## Données de l'exercice
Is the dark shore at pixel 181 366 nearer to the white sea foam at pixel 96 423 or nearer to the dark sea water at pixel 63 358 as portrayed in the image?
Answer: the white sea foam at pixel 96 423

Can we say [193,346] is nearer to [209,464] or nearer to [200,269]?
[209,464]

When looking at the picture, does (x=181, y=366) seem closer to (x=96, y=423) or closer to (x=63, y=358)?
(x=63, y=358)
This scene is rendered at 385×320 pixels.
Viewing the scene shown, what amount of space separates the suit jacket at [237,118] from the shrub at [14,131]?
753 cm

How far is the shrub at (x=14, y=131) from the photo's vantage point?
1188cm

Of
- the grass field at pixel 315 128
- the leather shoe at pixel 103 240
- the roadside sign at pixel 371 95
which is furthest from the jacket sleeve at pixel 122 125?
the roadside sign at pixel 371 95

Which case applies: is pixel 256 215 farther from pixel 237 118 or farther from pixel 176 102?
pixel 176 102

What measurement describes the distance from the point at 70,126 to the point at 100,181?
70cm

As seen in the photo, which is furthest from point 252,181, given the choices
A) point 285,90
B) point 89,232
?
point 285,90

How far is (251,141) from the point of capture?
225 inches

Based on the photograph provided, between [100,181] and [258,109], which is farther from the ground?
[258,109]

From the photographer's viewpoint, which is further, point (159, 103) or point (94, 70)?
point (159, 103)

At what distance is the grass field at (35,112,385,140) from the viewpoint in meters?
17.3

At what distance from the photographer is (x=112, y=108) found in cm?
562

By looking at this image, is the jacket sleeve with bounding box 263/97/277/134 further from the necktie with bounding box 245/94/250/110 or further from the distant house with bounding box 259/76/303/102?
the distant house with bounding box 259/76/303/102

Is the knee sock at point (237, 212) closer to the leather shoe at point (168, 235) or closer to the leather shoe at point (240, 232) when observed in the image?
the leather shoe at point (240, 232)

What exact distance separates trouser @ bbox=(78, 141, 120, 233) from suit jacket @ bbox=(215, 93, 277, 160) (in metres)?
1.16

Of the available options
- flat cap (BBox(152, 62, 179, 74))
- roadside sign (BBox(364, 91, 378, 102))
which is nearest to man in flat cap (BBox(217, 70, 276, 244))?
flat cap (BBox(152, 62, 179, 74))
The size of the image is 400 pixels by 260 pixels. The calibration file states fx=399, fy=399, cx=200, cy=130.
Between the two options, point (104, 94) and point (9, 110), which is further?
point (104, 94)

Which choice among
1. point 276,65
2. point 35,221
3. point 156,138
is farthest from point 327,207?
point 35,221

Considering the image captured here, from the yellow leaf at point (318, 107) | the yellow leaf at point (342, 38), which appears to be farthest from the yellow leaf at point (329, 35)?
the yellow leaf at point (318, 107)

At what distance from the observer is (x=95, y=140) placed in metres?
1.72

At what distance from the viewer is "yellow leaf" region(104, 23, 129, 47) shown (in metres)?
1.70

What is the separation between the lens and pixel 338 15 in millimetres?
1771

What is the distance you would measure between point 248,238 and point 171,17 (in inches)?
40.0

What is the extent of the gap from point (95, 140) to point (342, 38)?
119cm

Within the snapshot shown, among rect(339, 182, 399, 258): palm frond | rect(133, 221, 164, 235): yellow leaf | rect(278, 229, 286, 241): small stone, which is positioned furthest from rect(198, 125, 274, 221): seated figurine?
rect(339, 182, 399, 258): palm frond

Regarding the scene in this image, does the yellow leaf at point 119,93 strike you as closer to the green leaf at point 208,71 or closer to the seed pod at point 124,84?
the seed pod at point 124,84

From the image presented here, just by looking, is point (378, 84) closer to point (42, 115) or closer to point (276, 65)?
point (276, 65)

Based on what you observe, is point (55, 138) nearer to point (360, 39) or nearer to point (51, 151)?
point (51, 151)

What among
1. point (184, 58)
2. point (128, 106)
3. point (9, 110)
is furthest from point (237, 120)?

## Énoncé
Veuillez recopier le passage allant de la ligne qui contient « Based on what » jusqu'à la fin des données, bornes comprises, en remplaçant « nearer » par « closer » sans rien modifier d'autre.

## Corrigé
Based on what you observe, is point (55, 138) closer to point (360, 39) or closer to point (51, 151)?
point (51, 151)

What among
1. point (184, 58)
2. point (128, 106)
3. point (9, 110)
is furthest from point (237, 120)?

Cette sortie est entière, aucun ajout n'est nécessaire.